Passage to read:
Conference will discuss sexual abuse of deaf young people

By Joyce Duriga | Editor
Wednesday, April 21, 2021

To read this article in Spanish, click here.

The first-ever international conference on sexual abuse of young deaf Catholics will be held May 7 and 21 during webinars organized by the Deaf Catholic Youth Initiative for the Americas.

Father Joe Mulcrone, director of the Archdiocese of Chicago’s Office of the Deaf, is one of the founders of DCYIA and says this is the first time an event will take place examining the sexual abuse of young deaf Catholics.

“We’re trying to do this just really to get the topic out there. Nobody has done this, a webinar conference on deaf young people and sexual abuse,” Mulcrone said.

Juan Carlos Cruz, a Chilean survivor of clerical sex abuse who was appointed to the Pontifical Commission for the Protection of Minors in May, and Archbishop Charles Scicluna, Pope Francis’ lead in the Congregation for the Doctrine of the Faith in preventing abuse, will both participate in the event. The sessions will be offered in American and Mexican Sign Language along with English and Spanish.

Supplied data:
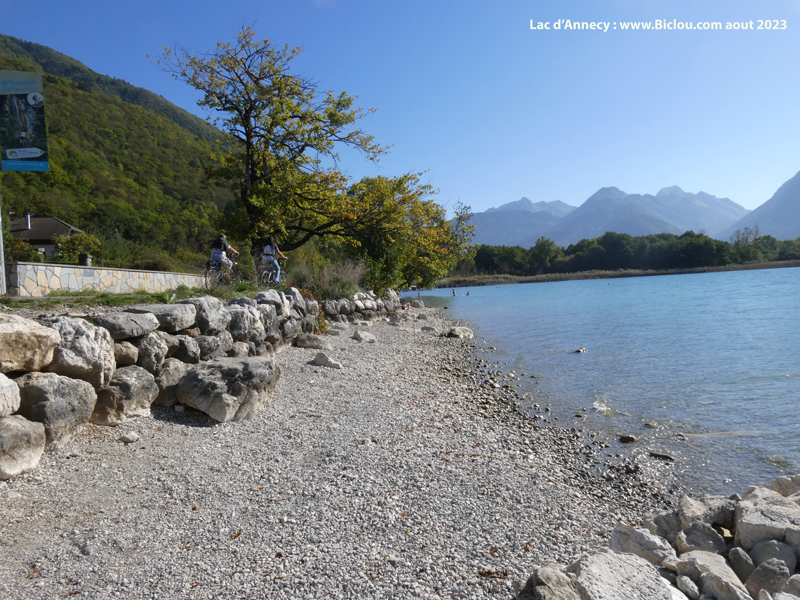 Niveau-lac-annecy-bas-sept-2023title=Niveau-lac-annecy-bas-sept-2023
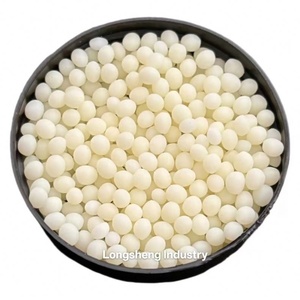 High Quality PMMA Granules Acrylic PMMA <b>Plastic</b> Particles Transparent Polymethyl Methacrylate Resin <b>Pellets</b> for Lens - Product Image 4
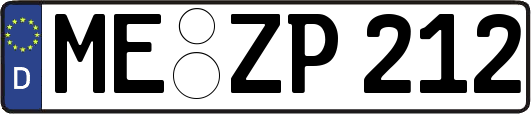 ME-ZP212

Complete the following:
A) In the article about the conference on sexual abuse of deaf young people, what languages will the sessions be offered in?
B) Resume the article about the conference on sexual abuse of deaf young people, writing on from its last sentence.

Results for each task:
A) American Sign Language, Mexican Sign Language, English and Spanish.

B)
People with disabilities are sexually assaulted at nearly three times the rate of people without disabilities, according to the website Disability Justice.

While Mulcrone is not deaf, his grandparents were, and he grew up speaking to them in sign language. In 1977, he took over the archdiocese’s ministry to the deaf at the request of Cardinal John Cody, and he has heard stories of sexual abuse.

“Over the years, as I got good at signing and understanding deaf people signing, I began to get stories and experiences and revelations. Often enough the issue of being sexually abused growing up came out,” Mulcrone said.

He also heard stories of past abuse from young people who attended DCYIA’s encuentro gatherings in Mexico and Central America.

“We didn’t do the encuentros looking for sexual abuse, but when you get young deaf people together in a situation where they were surrounded by adults who were signing and in a trusting environment, these kids would just start disclosing, without any kind of prompting from us,” he said. “There wasn’t an encuentro we did where you didn’t have at least two or three young people — boys and girls — at some point disclosing.”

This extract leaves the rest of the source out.